Nationalratswahl von

Unentschieden in Ländern

Es steht wieder 4:4:1 in Bundesländern - Die Steiermark wählte diesmal blau

Österreichische Budnesländer in Karte eingezeichnet © Bild: Thinkstock

Auch bei dieser Nationalratswahl ging das Bundesländer-Match wieder 4:4:1 aus - diesmal aber mit einer Überraschung: Nicht Kärnten war, wie früher, blau, sondern in der Steiermark wurden die Freiheitlichen die Ersten. Aber nicht nur die Steirer zeigten ein etwas abweichendes Wahlverhalten: In zwei Ländern, Kärnten und Tirol, legten sowohl SPÖ als auch ÖVP zu. Und die beiden "Neuen", die NEOS und das Team Stronach, kamen nicht in allen Ländern gleich gut an.

Die NEOS verdanken es Wien und Vorarlberg, dass sie überhaupt bundesweit über die Vier-Prozent-Grenze kamen. In Vorarlberg fuhren sie 13,2 Prozent ein, in Wien 7,5 Prozenn - während sie im Burgenland (das mit 2,8 Prozent das schwächste Land war), in Kärnten, Oberösterreich und der Steiermark unter vier Prozent blieben. Das Team Stronach kam in Wien nicht über die vier Prozent (mit 3,9) und hatte in der Steiermark - im "Magna"-Land - mit 10,1 Prozent seinen besten Wert.
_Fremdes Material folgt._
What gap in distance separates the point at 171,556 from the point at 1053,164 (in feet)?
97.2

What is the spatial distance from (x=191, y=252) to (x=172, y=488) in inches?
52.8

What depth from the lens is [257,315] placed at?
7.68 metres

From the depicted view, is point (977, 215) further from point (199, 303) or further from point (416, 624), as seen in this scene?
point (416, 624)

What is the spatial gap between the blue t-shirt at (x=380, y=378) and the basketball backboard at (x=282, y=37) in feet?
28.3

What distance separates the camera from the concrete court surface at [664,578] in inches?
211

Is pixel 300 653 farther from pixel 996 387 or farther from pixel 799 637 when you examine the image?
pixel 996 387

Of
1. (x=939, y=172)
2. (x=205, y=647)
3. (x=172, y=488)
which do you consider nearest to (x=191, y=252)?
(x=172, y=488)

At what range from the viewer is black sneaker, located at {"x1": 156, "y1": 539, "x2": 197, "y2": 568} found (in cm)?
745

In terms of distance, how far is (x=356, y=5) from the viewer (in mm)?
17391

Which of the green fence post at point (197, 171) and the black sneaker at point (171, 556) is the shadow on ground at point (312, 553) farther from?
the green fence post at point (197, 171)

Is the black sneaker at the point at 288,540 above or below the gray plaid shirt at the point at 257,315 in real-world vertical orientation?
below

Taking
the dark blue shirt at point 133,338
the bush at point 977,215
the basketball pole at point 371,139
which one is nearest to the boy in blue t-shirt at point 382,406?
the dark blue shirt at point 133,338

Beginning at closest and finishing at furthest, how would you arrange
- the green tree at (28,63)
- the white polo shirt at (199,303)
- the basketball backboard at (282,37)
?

Die SPÖ machte ihr bestes Ergebnis wieder im Burgenland mit 37,5 Prozent - auch wenn sie dort ein überdurchschnittliches Minus von 2,5 Prozentpunkten erlitt. In Kärnten konnte sie den Schwung aus der Landtagswahl vom März - die ihr den Landeshauptmann bescherte - mitnehmen und ein Plus von 4,5 Prozentpunkten lukrieren. Das größte Minus setzte es in der Steiermark mit 5,3 Prozentpunkten, aber auch im "roten Wien" fiel das Minus mit 2,4 Prozentpunkten ebenso überdurchschnittlich aus wie im "schwarzen Niederösterreich". Das schwächste Land der SPÖ blieb Vorarlberg mit 13,5 Prozent.

FPÖ in Wien schwach

In der ÖVP liegt Tirol mit 32,4 Prozent vor Niederösterreich mit 30,4 Prozent - während Vorarlberg mit einem Minus von 5,3 Prozentpunkten deutlich zurückfiel. Ein größeres Minus setzte es nur noch in der Steiermark (5,4 Prozentpunkte), wo die ÖVP ebenso wie die SPÖ für die Maßnahmen der "Reformpartnerschaft" in der Landesregierung abgestraft wurde. Das schwächste Ergebnis brachten einmal mehr die Wiener mit 13,4 Prozent.

Für die FPÖ war Wien - die Heimat von Parteichef Heinz-Christian Strache - mit 22,0 Prozent bei weitem nicht das stärkste Land, und dort gab es mit 1,6 Prozentpunkten auch das zweitschwächste Plus. Die Steiermark lag mit 25,1 Prozent deutlich und Oberösterreich und Salzburg mit jeweils 22,3 Prozent leicht drüber. Das größte Plus lukrierte die FPÖ formal in Kärnten mit 11,0 Prozentpunkten - dort hat sie im Lauf der Legislaturperiode aber den größten Teil des damaligen BZÖ übernommen. Das zweitgrößte Plus gab es in der Steiermark (7,8 Prozentpunkte). Am schwächsten schnitten die Blauen in Niederösterreich ab, mit 18,6 Prozent und einem Plus von "nur" 1,3 Prozentpunkten.

Bei den Grünen lag Vorarlberg mit 15,8 Prozent vor Wien mit 15,3 - wobei sie in beiden Hochburgen ein Minus hinnehmen mussten. In allen anderen Ländern legten sie zu, am stärksten in Kärnten mit 4,1 Prozentpunkten. In Salzburg blieben sie mit 13,7 Prozent deutlich unter den bei der Landtagswahl erreichten 20,2 Prozent. Das schwächste Ergebnis brachte einmal mehr das Burgenland mit 6,3 Prozent.